Directions for this task: Print the listing below again, exactly. Skip the pictures.
*** Data extracts Section Begins ***
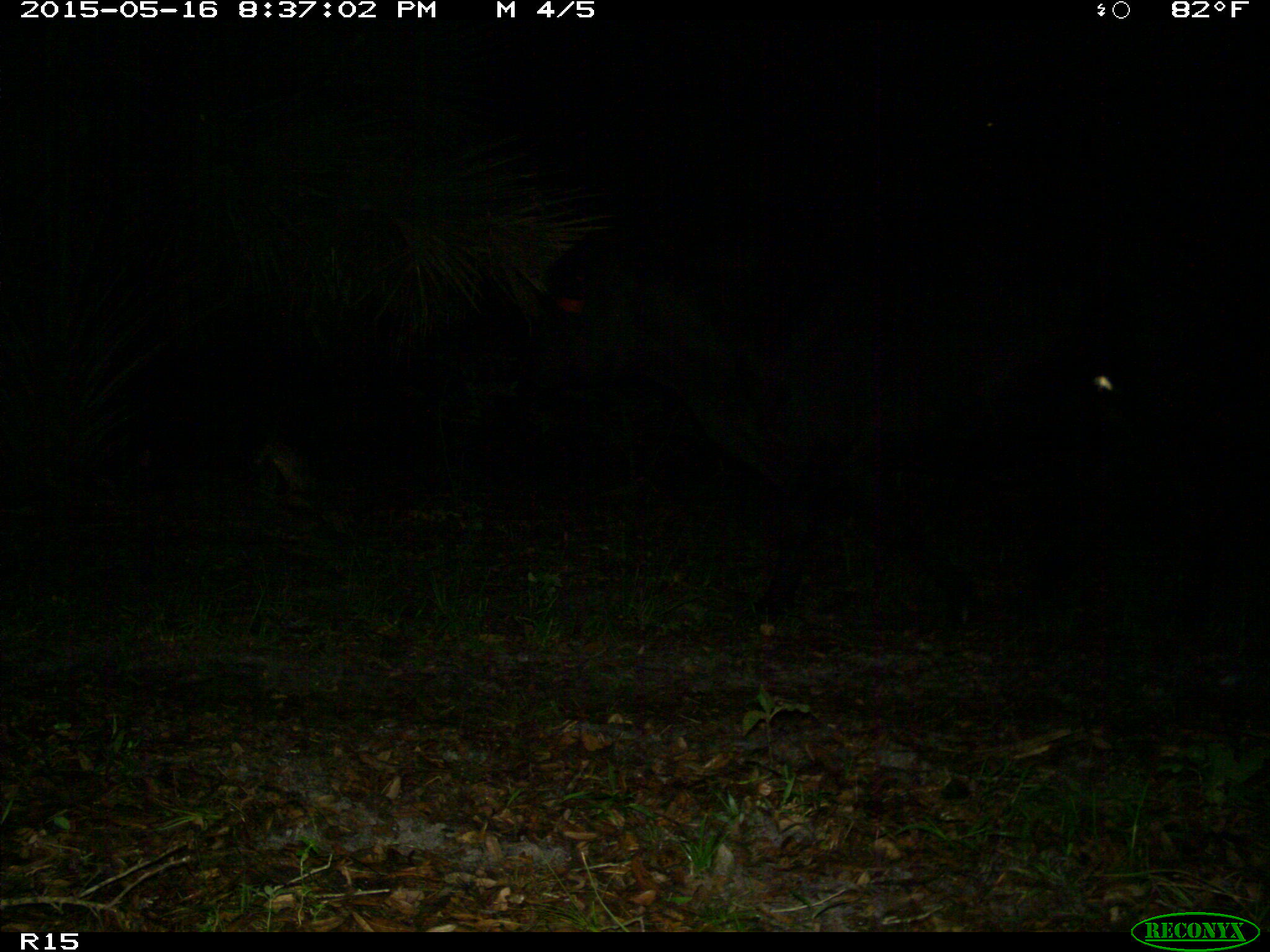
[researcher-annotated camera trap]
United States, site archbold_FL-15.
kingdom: Animalia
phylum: Chordata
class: Mammalia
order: Artiodactyla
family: Bovidae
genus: Bos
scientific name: Bos taurus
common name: domestic cow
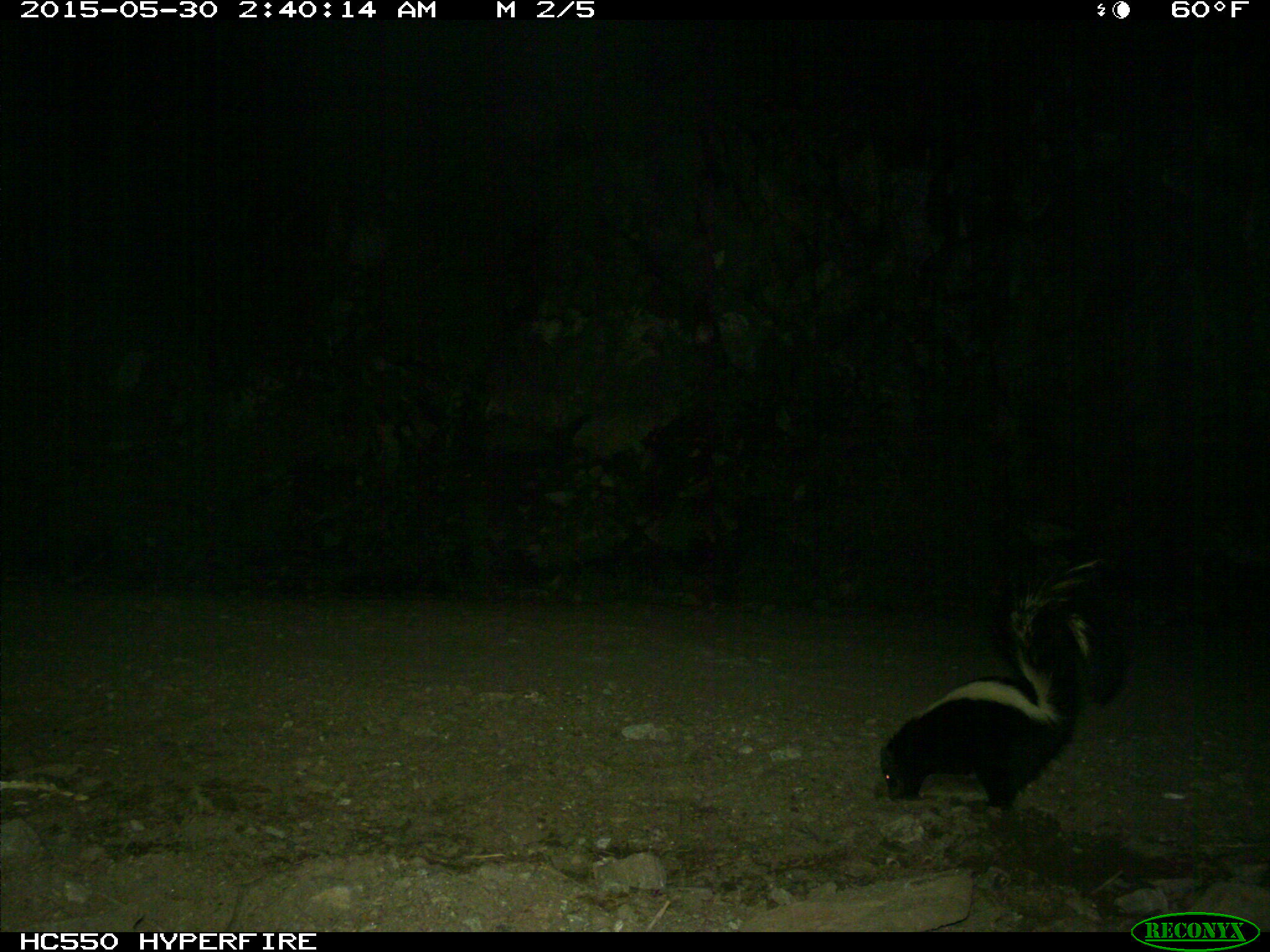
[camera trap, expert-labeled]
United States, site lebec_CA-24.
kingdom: Animalia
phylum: Chordata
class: Mammalia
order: Carnivora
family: Mephitidae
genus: Mephitis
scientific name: Mephitis mephitis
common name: striped skunk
*** Data extracts Section Ends ***
Output below:
[researcher-annotated camera trap]
United States, site archbold_FL-15.
kingdom: Animalia
phylum: Chordata
class: Mammalia
order: Artiodactyla
family: Bovidae
genus: Bos
scientific name: Bos taurus
common name: domestic cow
[camera trap, expert-labeled]
United States, site lebec_CA-24.
kingdom: Animalia
phylum: Chordata
class: Mammalia
order: Carnivora
family: Mephitidae
genus: Mephitis
scientific name: Mephitis mephitis
common name: striped skunk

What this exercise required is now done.